Segment Start: MATERIAL FOR THE TASK

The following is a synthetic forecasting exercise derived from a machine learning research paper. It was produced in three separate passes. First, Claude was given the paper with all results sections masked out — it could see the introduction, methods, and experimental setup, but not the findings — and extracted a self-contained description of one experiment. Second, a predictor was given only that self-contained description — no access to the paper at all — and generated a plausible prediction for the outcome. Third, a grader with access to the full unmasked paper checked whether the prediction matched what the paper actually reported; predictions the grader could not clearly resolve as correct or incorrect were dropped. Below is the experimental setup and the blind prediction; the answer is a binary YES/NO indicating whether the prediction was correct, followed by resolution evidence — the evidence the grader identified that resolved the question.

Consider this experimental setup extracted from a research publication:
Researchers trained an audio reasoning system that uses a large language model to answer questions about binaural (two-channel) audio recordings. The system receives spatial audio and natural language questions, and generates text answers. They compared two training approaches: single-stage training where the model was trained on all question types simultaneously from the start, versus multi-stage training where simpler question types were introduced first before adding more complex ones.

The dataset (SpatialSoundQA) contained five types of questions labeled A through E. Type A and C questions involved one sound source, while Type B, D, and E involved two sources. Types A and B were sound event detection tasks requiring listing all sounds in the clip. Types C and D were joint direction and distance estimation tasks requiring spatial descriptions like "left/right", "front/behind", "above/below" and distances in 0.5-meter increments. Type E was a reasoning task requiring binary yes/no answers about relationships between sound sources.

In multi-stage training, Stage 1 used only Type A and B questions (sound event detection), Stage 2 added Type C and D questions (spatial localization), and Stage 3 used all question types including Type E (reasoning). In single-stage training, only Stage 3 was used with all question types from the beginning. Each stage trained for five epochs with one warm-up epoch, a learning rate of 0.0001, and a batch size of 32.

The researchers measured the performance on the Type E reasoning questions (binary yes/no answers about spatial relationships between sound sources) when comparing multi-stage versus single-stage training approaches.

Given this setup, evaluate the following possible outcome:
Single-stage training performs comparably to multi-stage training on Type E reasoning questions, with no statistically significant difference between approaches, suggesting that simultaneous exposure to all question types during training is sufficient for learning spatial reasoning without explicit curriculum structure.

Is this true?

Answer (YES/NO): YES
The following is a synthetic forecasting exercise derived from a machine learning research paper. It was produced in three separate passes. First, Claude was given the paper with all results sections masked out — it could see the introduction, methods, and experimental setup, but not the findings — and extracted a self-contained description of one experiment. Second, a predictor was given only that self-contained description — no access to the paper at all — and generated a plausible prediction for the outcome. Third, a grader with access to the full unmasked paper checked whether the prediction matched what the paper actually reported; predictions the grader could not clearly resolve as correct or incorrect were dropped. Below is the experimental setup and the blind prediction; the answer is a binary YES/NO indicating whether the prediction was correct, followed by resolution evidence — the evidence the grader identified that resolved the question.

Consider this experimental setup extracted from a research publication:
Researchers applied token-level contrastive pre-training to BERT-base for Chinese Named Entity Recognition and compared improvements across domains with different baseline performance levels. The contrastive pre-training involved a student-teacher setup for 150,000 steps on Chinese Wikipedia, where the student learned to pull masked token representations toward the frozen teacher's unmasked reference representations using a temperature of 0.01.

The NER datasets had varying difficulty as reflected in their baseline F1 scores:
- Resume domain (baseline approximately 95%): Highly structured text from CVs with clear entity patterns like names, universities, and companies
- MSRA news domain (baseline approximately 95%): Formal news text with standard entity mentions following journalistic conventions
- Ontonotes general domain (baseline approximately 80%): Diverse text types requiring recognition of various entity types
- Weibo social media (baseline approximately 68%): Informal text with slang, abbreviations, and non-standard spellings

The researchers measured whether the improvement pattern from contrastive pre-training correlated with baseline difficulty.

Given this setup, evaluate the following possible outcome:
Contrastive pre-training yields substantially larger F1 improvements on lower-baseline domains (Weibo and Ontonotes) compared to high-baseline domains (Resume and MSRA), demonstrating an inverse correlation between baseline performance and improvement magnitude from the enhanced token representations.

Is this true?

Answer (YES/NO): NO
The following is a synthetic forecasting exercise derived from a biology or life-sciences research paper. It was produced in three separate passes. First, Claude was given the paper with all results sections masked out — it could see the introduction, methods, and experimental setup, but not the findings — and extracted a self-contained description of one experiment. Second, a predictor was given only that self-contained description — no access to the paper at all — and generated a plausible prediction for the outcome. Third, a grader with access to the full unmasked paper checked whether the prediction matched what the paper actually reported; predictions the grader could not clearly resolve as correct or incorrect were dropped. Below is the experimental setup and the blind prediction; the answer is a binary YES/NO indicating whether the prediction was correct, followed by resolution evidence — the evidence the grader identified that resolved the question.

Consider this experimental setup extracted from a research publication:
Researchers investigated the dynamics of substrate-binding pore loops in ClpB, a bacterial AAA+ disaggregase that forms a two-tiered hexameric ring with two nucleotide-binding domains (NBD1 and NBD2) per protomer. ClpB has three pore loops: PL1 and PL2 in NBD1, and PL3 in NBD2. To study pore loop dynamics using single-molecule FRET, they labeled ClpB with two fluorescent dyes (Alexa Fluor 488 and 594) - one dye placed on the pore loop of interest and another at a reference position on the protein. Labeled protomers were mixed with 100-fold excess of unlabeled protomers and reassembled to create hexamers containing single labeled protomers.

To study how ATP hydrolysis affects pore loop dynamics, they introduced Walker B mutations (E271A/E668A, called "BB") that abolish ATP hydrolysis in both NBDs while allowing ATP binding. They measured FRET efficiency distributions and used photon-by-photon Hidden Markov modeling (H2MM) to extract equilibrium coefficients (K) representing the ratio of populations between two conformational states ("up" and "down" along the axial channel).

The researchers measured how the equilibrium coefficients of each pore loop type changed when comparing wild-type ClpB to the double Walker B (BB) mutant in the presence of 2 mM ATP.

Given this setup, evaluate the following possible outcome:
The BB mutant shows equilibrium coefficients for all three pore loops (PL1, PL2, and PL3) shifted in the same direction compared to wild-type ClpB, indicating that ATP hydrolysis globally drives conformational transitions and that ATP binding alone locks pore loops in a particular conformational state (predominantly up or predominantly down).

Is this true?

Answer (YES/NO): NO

Segment End: MATERIAL FOR THE TASK

Write all the records out again. Nothing may differ from the original.

The following is a synthetic forecasting exercise derived from a machine learning research paper. It was produced in three separate passes. First, Claude was given the paper with all results sections masked out — it could see the introduction, methods, and experimental setup, but not the findings — and extracted a self-contained description of one experiment. Second, a predictor was given only that self-contained description — no access to the paper at all — and generated a plausible prediction for the outcome. Third, a grader with access to the full unmasked paper checked whether the prediction matched what the paper actually reported; predictions the grader could not clearly resolve as correct or incorrect were dropped. Below is the experimental setup and the blind prediction; the answer is a binary YES/NO indicating whether the prediction was correct, followed by resolution evidence — the evidence the grader identified that resolved the question.

Consider this experimental setup extracted from a research publication:
Researchers trained an audio reasoning system that uses a large language model to answer questions about binaural (two-channel) audio recordings. The system receives spatial audio and natural language questions, and generates text answers. They compared two training approaches: single-stage training where the model was trained on all question types simultaneously from the start, versus multi-stage training where simpler question types were introduced first before adding more complex ones.

The dataset (SpatialSoundQA) contained five types of questions labeled A through E. Type A and C questions involved one sound source, while Type B, D, and E involved two sources. Types A and B were sound event detection tasks requiring listing all sounds in the clip. Types C and D were joint direction and distance estimation tasks requiring spatial descriptions like "left/right", "front/behind", "above/below" and distances in 0.5-meter increments. Type E was a reasoning task requiring binary yes/no answers about relationships between sound sources.

In multi-stage training, Stage 1 used only Type A and B questions (sound event detection), Stage 2 added Type C and D questions (spatial localization), and Stage 3 used all question types including Type E (reasoning). In single-stage training, only Stage 3 was used with all question types from the beginning. Each stage trained for five epochs with one warm-up epoch, a learning rate of 0.0001, and a batch size of 32.

The researchers measured the performance on the Type E reasoning questions (binary yes/no answers about spatial relationships between sound sources) when comparing multi-stage versus single-stage training approaches.

Given this setup, evaluate the following possible outcome:
Single-stage training performs comparably to multi-stage training on Type E reasoning questions, with no statistically significant difference between approaches, suggesting that simultaneous exposure to all question types during training is sufficient for learning spatial reasoning without explicit curriculum structure.

Is this true?

Answer (YES/NO): YES
The following is a synthetic forecasting exercise derived from a machine learning research paper. It was produced in three separate passes. First, Claude was given the paper with all results sections masked out — it could see the introduction, methods, and experimental setup, but not the findings — and extracted a self-contained description of one experiment. Second, a predictor was given only that self-contained description — no access to the paper at all — and generated a plausible prediction for the outcome. Third, a grader with access to the full unmasked paper checked whether the prediction matched what the paper actually reported; predictions the grader could not clearly resolve as correct or incorrect were dropped. Below is the experimental setup and the blind prediction; the answer is a binary YES/NO indicating whether the prediction was correct, followed by resolution evidence — the evidence the grader identified that resolved the question.

Consider this experimental setup extracted from a research publication:
Researchers applied token-level contrastive pre-training to BERT-base for Chinese Named Entity Recognition and compared improvements across domains with different baseline performance levels. The contrastive pre-training involved a student-teacher setup for 150,000 steps on Chinese Wikipedia, where the student learned to pull masked token representations toward the frozen teacher's unmasked reference representations using a temperature of 0.01.

The NER datasets had varying difficulty as reflected in their baseline F1 scores:
- Resume domain (baseline approximately 95%): Highly structured text from CVs with clear entity patterns like names, universities, and companies
- MSRA news domain (baseline approximately 95%): Formal news text with standard entity mentions following journalistic conventions
- Ontonotes general domain (baseline approximately 80%): Diverse text types requiring recognition of various entity types
- Weibo social media (baseline approximately 68%): Informal text with slang, abbreviations, and non-standard spellings

The researchers measured whether the improvement pattern from contrastive pre-training correlated with baseline difficulty.

Given this setup, evaluate the following possible outcome:
Contrastive pre-training yields substantially larger F1 improvements on lower-baseline domains (Weibo and Ontonotes) compared to high-baseline domains (Resume and MSRA), demonstrating an inverse correlation between baseline performance and improvement magnitude from the enhanced token representations.

Is this true?

Answer (YES/NO): NO
The following is a synthetic forecasting exercise derived from a biology or life-sciences research paper. It was produced in three separate passes. First, Claude was given the paper with all results sections masked out — it could see the introduction, methods, and experimental setup, but not the findings — and extracted a self-contained description of one experiment. Second, a predictor was given only that self-contained description — no access to the paper at all — and generated a plausible prediction for the outcome. Third, a grader with access to the full unmasked paper checked whether the prediction matched what the paper actually reported; predictions the grader could not clearly resolve as correct or incorrect were dropped. Below is the experimental setup and the blind prediction; the answer is a binary YES/NO indicating whether the prediction was correct, followed by resolution evidence — the evidence the grader identified that resolved the question.

Consider this experimental setup extracted from a research publication:
Researchers investigated the dynamics of substrate-binding pore loops in ClpB, a bacterial AAA+ disaggregase that forms a two-tiered hexameric ring with two nucleotide-binding domains (NBD1 and NBD2) per protomer. ClpB has three pore loops: PL1 and PL2 in NBD1, and PL3 in NBD2. To study pore loop dynamics using single-molecule FRET, they labeled ClpB with two fluorescent dyes (Alexa Fluor 488 and 594) - one dye placed on the pore loop of interest and another at a reference position on the protein. Labeled protomers were mixed with 100-fold excess of unlabeled protomers and reassembled to create hexamers containing single labeled protomers.

To study how ATP hydrolysis affects pore loop dynamics, they introduced Walker B mutations (E271A/E668A, called "BB") that abolish ATP hydrolysis in both NBDs while allowing ATP binding. They measured FRET efficiency distributions and used photon-by-photon Hidden Markov modeling (H2MM) to extract equilibrium coefficients (K) representing the ratio of populations between two conformational states ("up" and "down" along the axial channel).

The researchers measured how the equilibrium coefficients of each pore loop type changed when comparing wild-type ClpB to the double Walker B (BB) mutant in the presence of 2 mM ATP.

Given this setup, evaluate the following possible outcome:
The BB mutant shows equilibrium coefficients for all three pore loops (PL1, PL2, and PL3) shifted in the same direction compared to wild-type ClpB, indicating that ATP hydrolysis globally drives conformational transitions and that ATP binding alone locks pore loops in a particular conformational state (predominantly up or predominantly down).

Is this true?

Answer (YES/NO): NO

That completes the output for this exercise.